- Instruction -
Retype the tail of the data exactly, starting at the line containing "Looking at the photograph, would" and stopping at the last line.

[Data items]

+ + +

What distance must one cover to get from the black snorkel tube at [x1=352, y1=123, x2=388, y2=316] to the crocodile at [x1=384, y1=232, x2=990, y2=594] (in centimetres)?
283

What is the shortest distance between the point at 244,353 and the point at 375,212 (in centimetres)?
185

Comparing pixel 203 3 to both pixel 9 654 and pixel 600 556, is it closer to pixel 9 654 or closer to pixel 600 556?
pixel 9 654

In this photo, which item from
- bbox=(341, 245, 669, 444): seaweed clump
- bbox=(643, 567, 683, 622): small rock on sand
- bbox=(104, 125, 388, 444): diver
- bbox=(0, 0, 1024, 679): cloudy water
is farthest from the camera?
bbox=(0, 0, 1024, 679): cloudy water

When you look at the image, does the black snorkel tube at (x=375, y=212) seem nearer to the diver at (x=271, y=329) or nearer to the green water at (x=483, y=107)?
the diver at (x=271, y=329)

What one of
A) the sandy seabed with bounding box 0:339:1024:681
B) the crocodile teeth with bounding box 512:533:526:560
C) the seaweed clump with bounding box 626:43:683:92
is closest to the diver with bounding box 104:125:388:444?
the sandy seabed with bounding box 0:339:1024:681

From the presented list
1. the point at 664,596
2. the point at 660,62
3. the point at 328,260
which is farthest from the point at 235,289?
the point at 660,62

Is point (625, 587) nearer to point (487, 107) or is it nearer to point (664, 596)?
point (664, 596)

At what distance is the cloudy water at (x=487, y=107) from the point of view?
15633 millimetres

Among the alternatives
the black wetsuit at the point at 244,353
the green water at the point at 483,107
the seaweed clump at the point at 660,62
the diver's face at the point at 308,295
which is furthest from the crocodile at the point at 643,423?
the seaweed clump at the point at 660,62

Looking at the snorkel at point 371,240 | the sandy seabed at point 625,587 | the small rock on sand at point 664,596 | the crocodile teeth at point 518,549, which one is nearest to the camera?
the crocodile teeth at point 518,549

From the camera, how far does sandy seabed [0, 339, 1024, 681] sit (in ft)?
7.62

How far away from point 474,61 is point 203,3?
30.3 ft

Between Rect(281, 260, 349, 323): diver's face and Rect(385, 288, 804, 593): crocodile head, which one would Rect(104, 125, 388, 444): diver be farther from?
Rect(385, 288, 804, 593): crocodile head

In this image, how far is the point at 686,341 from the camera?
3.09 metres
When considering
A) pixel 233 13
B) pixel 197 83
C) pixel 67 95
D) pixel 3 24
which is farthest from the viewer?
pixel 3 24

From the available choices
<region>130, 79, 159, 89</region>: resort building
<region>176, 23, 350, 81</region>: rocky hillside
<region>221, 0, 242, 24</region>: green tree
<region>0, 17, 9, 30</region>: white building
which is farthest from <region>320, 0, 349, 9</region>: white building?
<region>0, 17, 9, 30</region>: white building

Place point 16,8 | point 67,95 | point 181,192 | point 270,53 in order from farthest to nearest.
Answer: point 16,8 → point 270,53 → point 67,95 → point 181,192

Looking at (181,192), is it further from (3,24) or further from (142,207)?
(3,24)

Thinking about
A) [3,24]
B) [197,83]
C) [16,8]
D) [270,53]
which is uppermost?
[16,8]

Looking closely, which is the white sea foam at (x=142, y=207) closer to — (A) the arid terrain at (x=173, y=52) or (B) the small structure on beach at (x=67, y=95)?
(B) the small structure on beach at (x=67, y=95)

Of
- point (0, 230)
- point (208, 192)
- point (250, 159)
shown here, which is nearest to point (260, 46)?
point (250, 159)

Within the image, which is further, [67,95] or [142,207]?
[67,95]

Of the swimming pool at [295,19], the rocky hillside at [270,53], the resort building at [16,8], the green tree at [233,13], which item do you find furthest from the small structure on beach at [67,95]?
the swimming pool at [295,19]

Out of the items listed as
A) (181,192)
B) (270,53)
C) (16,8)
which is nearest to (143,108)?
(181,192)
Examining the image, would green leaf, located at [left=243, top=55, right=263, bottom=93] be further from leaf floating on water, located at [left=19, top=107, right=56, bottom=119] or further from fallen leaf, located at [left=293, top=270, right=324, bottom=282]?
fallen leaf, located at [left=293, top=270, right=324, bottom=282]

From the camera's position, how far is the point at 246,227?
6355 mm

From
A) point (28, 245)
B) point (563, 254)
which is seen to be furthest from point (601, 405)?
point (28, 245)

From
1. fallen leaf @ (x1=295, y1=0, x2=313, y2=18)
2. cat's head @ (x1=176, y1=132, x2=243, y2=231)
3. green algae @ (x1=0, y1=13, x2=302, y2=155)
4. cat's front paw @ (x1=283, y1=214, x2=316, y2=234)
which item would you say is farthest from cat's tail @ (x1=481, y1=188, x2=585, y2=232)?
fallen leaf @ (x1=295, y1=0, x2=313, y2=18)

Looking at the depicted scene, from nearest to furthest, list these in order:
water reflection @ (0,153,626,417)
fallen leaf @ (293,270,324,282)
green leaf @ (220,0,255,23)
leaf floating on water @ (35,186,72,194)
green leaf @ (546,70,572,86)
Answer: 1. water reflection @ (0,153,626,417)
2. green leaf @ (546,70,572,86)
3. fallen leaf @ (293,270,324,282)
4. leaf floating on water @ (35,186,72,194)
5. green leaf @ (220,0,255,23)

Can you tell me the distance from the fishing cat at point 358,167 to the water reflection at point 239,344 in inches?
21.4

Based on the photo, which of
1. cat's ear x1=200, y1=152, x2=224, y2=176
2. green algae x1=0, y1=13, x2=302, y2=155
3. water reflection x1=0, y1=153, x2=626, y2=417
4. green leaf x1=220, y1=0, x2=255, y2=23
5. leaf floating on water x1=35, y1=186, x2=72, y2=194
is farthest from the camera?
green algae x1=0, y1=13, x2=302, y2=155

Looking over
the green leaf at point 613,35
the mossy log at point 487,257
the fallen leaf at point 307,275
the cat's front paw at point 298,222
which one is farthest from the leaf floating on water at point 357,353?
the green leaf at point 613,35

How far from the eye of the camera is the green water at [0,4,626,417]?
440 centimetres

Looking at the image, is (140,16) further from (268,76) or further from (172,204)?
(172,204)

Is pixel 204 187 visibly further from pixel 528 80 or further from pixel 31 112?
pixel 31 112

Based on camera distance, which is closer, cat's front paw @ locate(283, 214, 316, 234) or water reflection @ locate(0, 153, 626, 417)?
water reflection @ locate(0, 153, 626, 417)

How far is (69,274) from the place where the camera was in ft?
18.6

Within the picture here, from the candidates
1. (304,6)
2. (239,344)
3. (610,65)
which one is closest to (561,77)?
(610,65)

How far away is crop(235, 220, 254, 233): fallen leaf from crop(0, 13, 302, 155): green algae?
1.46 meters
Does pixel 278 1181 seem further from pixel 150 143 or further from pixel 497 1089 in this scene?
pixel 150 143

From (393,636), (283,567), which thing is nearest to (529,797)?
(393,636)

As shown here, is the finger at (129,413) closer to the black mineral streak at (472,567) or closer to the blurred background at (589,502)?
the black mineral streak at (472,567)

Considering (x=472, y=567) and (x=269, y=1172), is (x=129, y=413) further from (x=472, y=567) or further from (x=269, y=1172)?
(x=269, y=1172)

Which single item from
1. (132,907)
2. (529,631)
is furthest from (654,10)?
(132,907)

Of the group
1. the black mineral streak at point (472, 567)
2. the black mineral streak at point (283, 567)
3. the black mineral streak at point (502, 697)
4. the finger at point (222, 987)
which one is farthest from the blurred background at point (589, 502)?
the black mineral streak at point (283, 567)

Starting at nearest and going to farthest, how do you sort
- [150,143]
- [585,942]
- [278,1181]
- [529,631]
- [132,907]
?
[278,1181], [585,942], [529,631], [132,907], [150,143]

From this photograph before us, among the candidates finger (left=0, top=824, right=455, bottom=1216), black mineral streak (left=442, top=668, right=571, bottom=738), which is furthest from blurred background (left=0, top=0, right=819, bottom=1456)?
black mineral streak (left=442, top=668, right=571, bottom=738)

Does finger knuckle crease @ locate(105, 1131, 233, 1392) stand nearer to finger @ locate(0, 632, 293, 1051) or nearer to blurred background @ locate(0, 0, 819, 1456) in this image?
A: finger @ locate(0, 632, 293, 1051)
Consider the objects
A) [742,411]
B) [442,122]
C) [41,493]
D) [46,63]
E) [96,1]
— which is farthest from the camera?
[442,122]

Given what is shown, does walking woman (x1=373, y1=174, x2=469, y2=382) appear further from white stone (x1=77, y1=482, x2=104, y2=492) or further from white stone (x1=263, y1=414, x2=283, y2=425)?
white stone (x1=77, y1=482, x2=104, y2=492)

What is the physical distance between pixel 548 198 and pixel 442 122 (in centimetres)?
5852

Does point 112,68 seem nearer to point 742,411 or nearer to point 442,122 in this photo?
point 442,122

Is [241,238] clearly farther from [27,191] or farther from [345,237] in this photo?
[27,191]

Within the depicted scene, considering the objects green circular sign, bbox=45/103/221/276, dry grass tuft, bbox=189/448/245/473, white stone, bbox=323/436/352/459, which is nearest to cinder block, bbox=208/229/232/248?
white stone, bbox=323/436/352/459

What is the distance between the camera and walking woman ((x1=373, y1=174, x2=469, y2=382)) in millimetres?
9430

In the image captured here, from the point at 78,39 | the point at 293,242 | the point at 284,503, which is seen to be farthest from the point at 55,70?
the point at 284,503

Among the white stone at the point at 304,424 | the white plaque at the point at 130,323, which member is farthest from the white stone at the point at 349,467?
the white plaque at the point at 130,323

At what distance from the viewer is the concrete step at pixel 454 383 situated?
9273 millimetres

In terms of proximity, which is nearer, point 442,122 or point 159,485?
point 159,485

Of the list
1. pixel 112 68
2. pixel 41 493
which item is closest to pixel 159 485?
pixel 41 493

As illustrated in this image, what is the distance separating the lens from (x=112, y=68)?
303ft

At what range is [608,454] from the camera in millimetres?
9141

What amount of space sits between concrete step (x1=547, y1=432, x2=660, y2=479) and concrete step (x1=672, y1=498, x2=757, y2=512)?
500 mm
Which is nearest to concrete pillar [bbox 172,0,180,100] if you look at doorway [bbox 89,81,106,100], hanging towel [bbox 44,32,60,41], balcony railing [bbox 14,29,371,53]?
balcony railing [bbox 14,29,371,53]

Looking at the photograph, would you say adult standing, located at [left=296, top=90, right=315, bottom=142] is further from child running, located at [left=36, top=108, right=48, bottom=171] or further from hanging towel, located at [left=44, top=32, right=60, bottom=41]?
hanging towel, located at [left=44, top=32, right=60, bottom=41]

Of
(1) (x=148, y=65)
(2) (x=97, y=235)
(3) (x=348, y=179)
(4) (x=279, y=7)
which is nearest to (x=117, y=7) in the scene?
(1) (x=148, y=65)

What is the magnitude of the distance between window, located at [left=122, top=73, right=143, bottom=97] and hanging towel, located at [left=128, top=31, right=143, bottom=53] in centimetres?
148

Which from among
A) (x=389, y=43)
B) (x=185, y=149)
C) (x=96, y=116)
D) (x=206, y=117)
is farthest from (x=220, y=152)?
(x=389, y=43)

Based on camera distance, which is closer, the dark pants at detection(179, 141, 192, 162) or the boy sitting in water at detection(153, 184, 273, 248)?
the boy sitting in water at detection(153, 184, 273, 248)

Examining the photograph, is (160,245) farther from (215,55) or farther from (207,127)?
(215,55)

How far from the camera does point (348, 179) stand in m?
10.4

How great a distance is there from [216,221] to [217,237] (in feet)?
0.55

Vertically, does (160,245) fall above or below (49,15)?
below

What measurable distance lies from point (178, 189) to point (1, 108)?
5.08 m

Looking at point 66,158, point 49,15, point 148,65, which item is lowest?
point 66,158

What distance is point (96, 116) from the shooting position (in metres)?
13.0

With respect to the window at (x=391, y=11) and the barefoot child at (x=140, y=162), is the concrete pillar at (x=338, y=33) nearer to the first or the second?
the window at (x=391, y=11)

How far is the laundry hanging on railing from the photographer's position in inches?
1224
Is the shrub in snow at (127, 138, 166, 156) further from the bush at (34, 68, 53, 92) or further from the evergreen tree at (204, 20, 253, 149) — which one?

+ + +

- Answer -
Looking at the photograph, would you say adult standing, located at [left=296, top=90, right=315, bottom=142] is further from child running, located at [left=36, top=108, right=48, bottom=171] or further from hanging towel, located at [left=44, top=32, right=60, bottom=41]?
hanging towel, located at [left=44, top=32, right=60, bottom=41]

Of
(1) (x=148, y=65)
(2) (x=97, y=235)
(3) (x=348, y=179)
(4) (x=279, y=7)
which is nearest to (x=117, y=7) in the scene?
(1) (x=148, y=65)

What is the magnitude of the distance between window, located at [left=122, top=73, right=143, bottom=97] and hanging towel, located at [left=128, top=31, right=143, bottom=53] in centimetres?
148

Which from among
A) (x=389, y=43)
B) (x=185, y=149)
C) (x=96, y=116)
D) (x=206, y=117)
is farthest from (x=220, y=152)?
(x=389, y=43)

Based on camera distance, which is closer, the dark pants at detection(179, 141, 192, 162) or the boy sitting in water at detection(153, 184, 273, 248)?
the boy sitting in water at detection(153, 184, 273, 248)

Examining the photograph, is (160,245) farther from (215,55) or farther from (207,127)?
(215,55)

How far from the camera does point (348, 179) stand in m?
10.4

How great a distance is there from [216,221] to [217,237] (in feet)?
0.55

Vertically, does (160,245) fall above or below (49,15)?
below

What measurable distance lies from point (178, 189) to point (1, 108)?
5.08 m

Looking at point 66,158, point 49,15, point 148,65, which item is lowest?
point 66,158

What distance is point (96, 116) from the shooting position (in metres)?
13.0

With respect to the window at (x=391, y=11) and the barefoot child at (x=140, y=162), is the concrete pillar at (x=338, y=33) nearer to the first or the second?
the window at (x=391, y=11)

How far is the laundry hanging on railing from the photographer's position in inches?
1224
Is the shrub in snow at (127, 138, 166, 156) further from the bush at (34, 68, 53, 92) or further from the evergreen tree at (204, 20, 253, 149) — which one?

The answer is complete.